By Briana Vannozzi
Former NFL lineman Bart Oates recalls his days on the gridiron. In both practices and games, he took hundreds of blows to the head.
“If you’re a football player, you’re going to stay on the field unless someone takes you off,” he said.
And that credo’s the likely cause behind the latest research published on traumatic brain injury in the NFL. It shows 40 percent of former players had some form of brain damage.
“We looked at 40 retired NFL players for signs of traumatic brain injury and we found approximately 43 percent had what we called objective evidence or evidence on advanced neuroimaging of traumatic brain injury,” said Dr.
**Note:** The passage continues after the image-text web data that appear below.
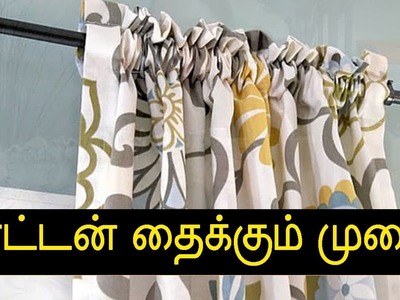 கர்ட்டன் தைப்பது எப்படி | How to Sew Curtain in Tamil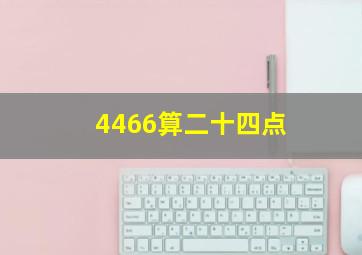 4466算二十四点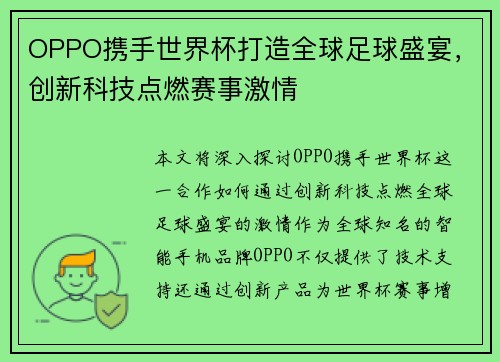 OPPO携手世界杯打造全球足球盛宴，创新科技点燃赛事激情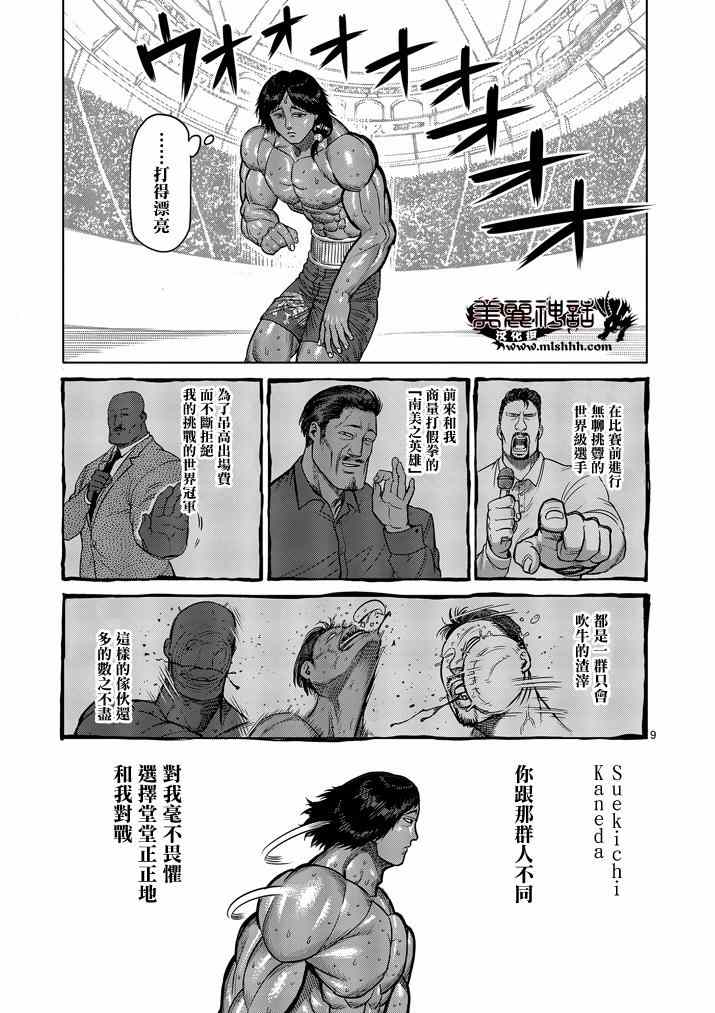 第108话9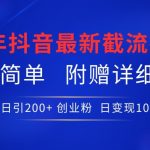 24年最新抖音截流技术，精准日引200+创业粉，操作简单附赠详细资料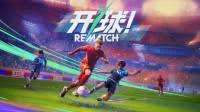 開球REMATCH基礎玩法怎么玩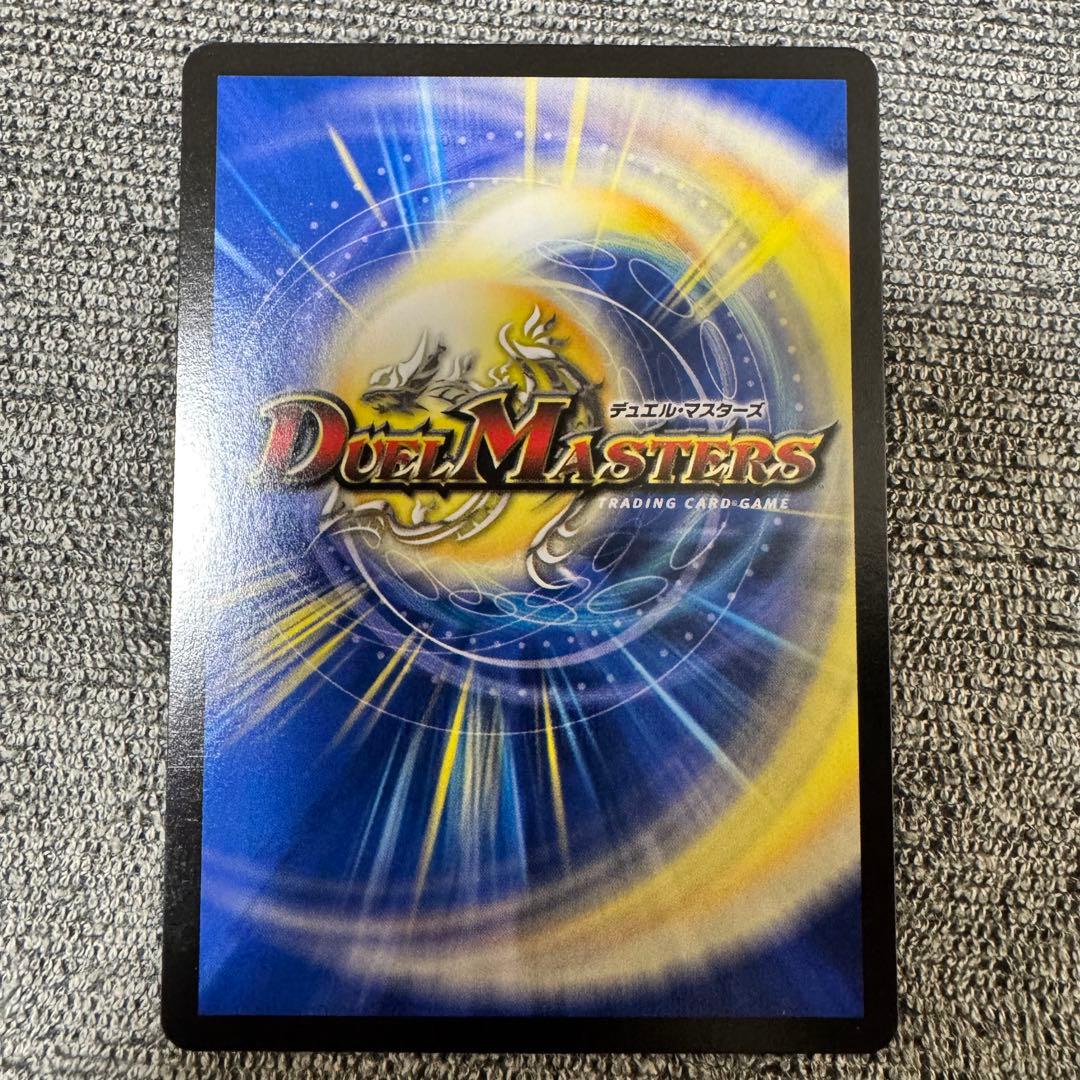 真気桜と誠愚感の決断 4枚セット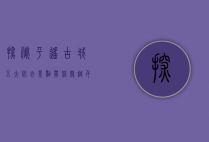 探秘平遥古城，五大必去景点带你穿越千年历史
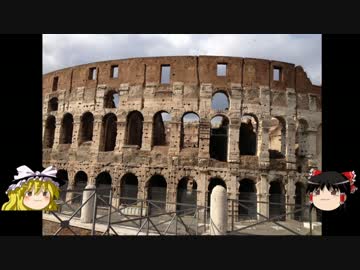 【ゆっくり】チキンの旅日誌　イタリア旅行⑤　ローマ編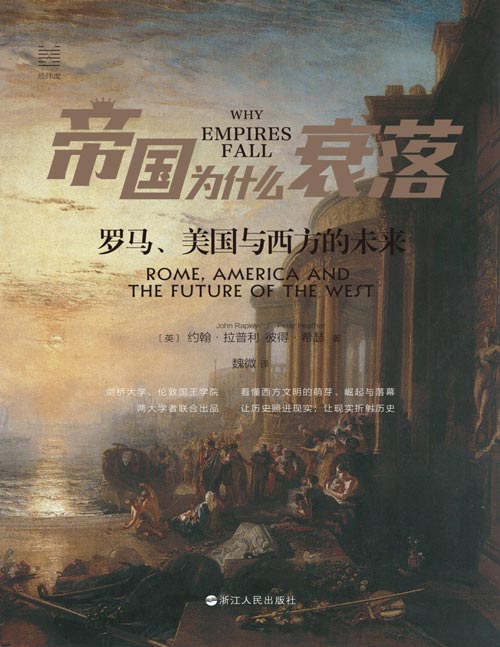 《帝国为什么衰落：罗马、美国与西方的未来》一部人类文明的争论史 剑桥大学、伦敦国王学院两大学者联合出品 看懂西方文明的萌芽、崛起与落幕 一次说透三个世纪以来，西方世界政治、军事、经济背后的辉煌与凋零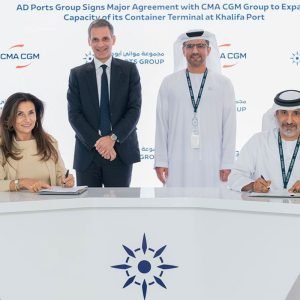 AD Ports CMA Terminal Expansion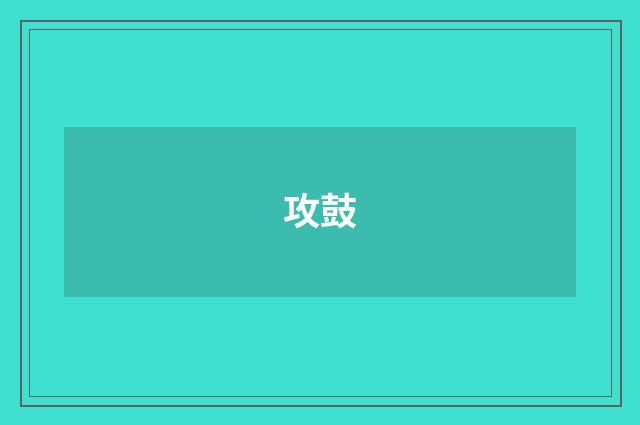 攻鼓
Frank Conidi, director of the Florida Center for Headache and Sports Neurology.
Dr. Conidi led the study, which presents the strongest link to date between brain injury and football.
“Most of the things that you see on ESPN or other networks involved looking for CTE, which can only be diagnosed at autopsy. So this is one of the largest studies in living players,” he said.
All of the participants played in the league for at least seven years. Fifty percent showed serious issues with executive function, like problem solving and attention. Forty-five percent had trouble with memory and learning. The damage was evident in the brain’s white matter — that’s where nerves connect.
“So if you picture a light fixture light bulb is doing the work that would be the gray matter and the white matter is the connector or plug that goes from the light bulb to the outlet. If that plug is damaged by being pulled at over and over again, the light will no longer work,” explained Dr. Nancy Chiaravalloti, director of neuroscience and TBI research at the Kessler Foundation and director of the Northern NJ TBI Model System.
The study also suggested that the longer a player spent in the NFL, the more likely he was to show signs of a TBI.
“We’re learning that sub concussive impacts have a cumulative effect over time and what’s happening is the body is being thrown, the brain is being jolted and the brain is sustaining an impact that we’re not documenting at the time,” Dr. Chiaravalloti said.
The players involved in the study already had post concussive symptoms. They weren’t random picks. And other athletes analyzed with similar blows to the head — like Oates — have showed no signs of TBI.
“I had a son who played in high school and by the time after his fourth concussion we shut him down. For some reason he had a propensity for concussions. For some reason I didn’t,” Oates said.
“That’s one of the main questions in traumatic brain injury research overall is you can see two people who have the identical injury but their outcome is vastly different. So we’re really working to identify what those factors are,” Dr. Chiaravalloti said.
For every piece of data uncovered, doctors say it leaves more questions to be answered. But both NFL players and neurology experts condone limiting contact in the sport — especially for youth — until more is known.